▸ **BRIEF**
Repeat the lines from the one containing "Of the candidates" through the end of the lines below, leaving the pictures out of your answer.

'''

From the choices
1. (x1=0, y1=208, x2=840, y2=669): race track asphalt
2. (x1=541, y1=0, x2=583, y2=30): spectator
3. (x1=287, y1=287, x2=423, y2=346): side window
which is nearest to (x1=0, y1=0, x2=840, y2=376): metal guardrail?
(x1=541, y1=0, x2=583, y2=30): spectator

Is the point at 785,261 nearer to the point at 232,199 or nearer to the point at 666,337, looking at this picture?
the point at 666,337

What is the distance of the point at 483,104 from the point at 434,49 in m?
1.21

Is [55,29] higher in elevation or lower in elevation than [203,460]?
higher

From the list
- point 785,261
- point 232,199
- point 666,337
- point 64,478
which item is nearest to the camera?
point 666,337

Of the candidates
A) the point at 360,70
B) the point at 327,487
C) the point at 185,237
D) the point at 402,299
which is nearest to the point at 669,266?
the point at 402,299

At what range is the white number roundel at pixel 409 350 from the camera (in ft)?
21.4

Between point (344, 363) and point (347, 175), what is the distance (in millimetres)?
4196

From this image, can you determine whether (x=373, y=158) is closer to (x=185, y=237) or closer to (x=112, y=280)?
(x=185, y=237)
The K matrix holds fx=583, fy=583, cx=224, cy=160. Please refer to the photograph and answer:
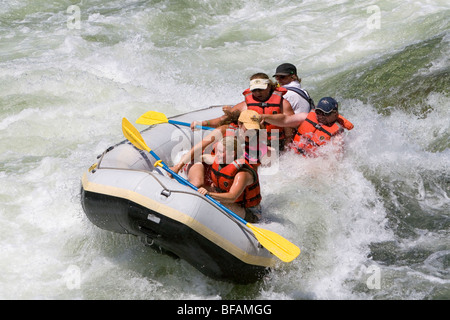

'''

▸ **CORRECT OUTPUT**
Of the candidates
A) the point at 360,70
B) the point at 327,487
C) the point at 185,237
D) the point at 402,299
which is nearest to the point at 669,266?
the point at 402,299

At what range is the white number roundel at pixel 409 350 from the camera (in ft)?
21.4

Between point (344, 363) and point (347, 175), what is the distance (in millimetres)?
4196

From this image, can you determine whether (x=373, y=158) is closer to (x=185, y=237) or closer to (x=112, y=280)?
(x=185, y=237)
The K matrix holds fx=583, fy=583, cx=224, cy=160. Please refer to the photograph and answer:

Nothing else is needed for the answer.